┌─ ENTRIES PROVIDED

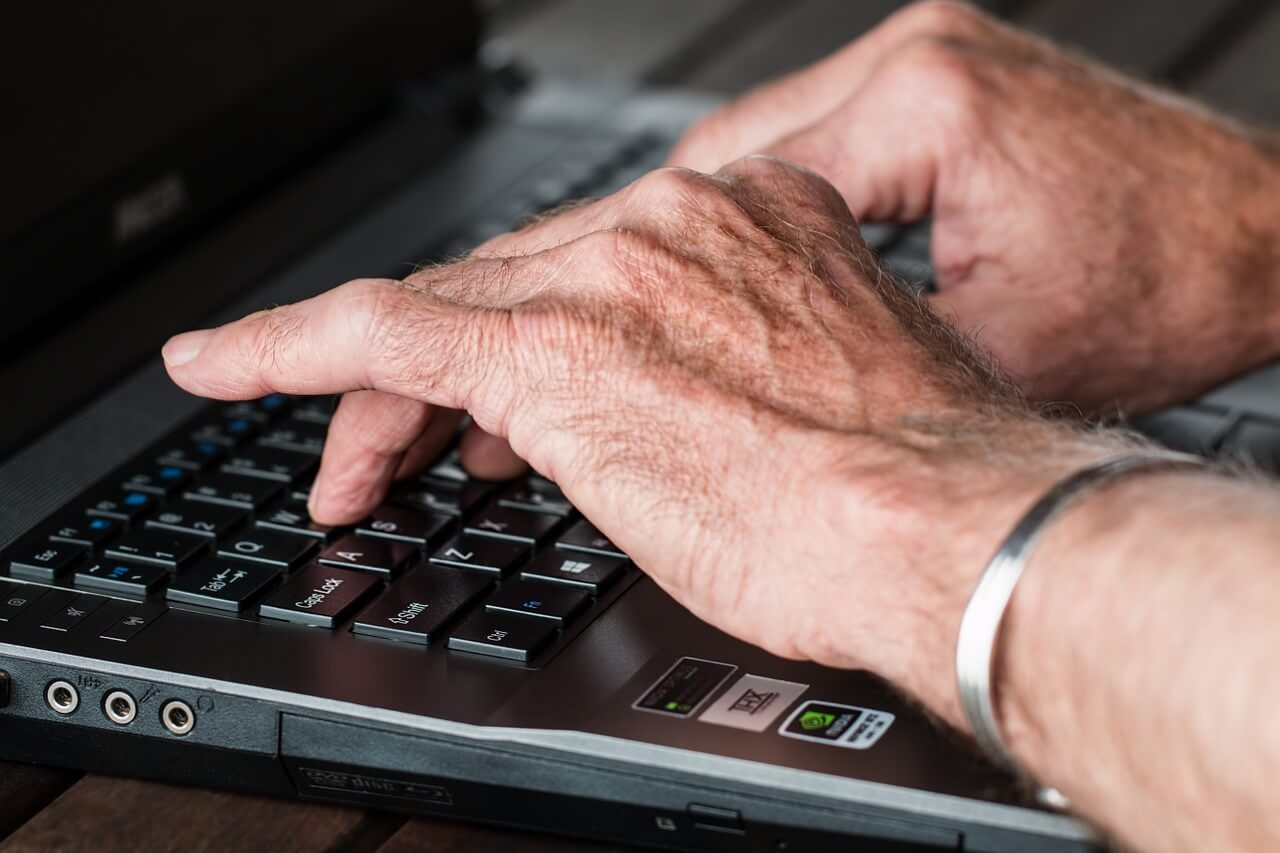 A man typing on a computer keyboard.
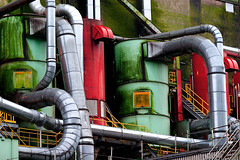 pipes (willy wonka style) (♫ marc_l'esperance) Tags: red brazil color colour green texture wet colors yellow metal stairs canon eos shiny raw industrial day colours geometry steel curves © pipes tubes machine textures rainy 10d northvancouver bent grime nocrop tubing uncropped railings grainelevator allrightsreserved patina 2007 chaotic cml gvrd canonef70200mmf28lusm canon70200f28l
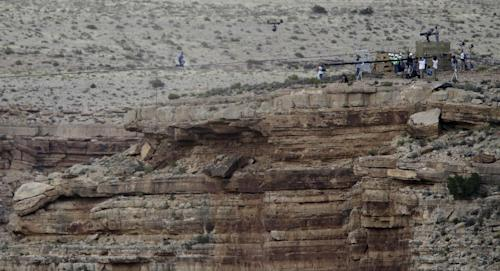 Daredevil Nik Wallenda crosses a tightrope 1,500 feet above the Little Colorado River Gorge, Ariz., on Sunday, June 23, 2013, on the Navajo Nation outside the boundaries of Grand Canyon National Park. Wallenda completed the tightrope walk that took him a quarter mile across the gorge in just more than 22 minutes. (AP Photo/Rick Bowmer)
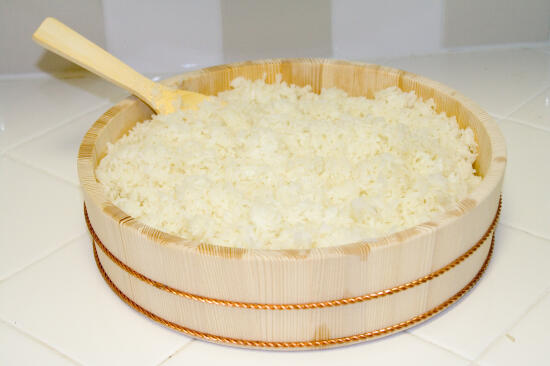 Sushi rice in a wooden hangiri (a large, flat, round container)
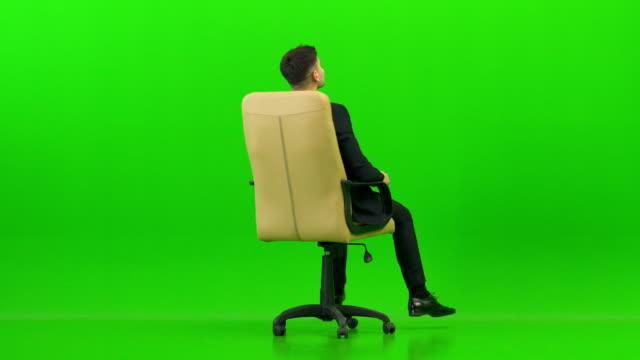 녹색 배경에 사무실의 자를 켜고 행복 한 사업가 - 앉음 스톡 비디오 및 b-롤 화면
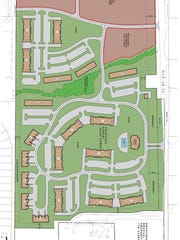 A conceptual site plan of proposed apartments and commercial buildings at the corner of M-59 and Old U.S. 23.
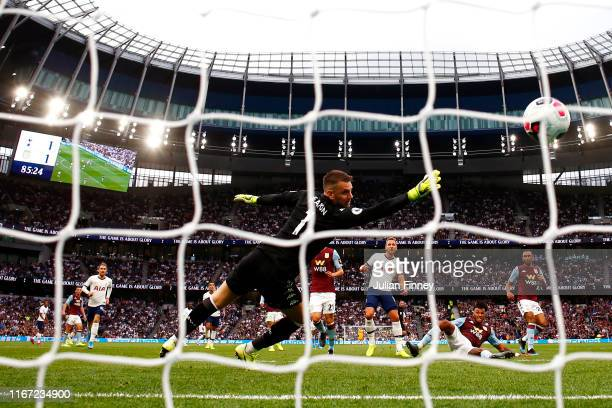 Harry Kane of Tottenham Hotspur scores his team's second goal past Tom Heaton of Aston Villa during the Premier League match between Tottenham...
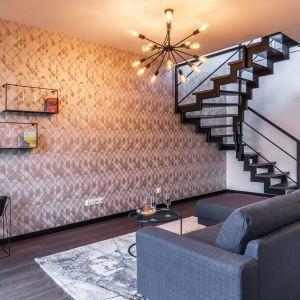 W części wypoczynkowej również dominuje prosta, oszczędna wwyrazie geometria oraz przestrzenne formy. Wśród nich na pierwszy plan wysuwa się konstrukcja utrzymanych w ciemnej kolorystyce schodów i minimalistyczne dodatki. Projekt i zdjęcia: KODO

└─

HOW TO COMPLETE THIS TASK:
Beginning at the line with "A conceptual site", reproduce word for word each line through the last line of the records. Include both ends but no pictures.

OUTPUT OF THE EXERCISE:
 A conceptual site plan of proposed apartments and commercial buildings at the corner of M-59 and Old U.S. 23.
 Harry Kane of Tottenham Hotspur scores his team's second goal past Tom Heaton of Aston Villa during the Premier League match between Tottenham...
 W części wypoczynkowej również dominuje prosta, oszczędna wwyrazie geometria oraz przestrzenne formy. Wśród nich na pierwszy plan wysuwa się konstrukcja utrzymanych w ciemnej kolorystyce schodów i minimalistyczne dodatki. Projekt i zdjęcia: KODO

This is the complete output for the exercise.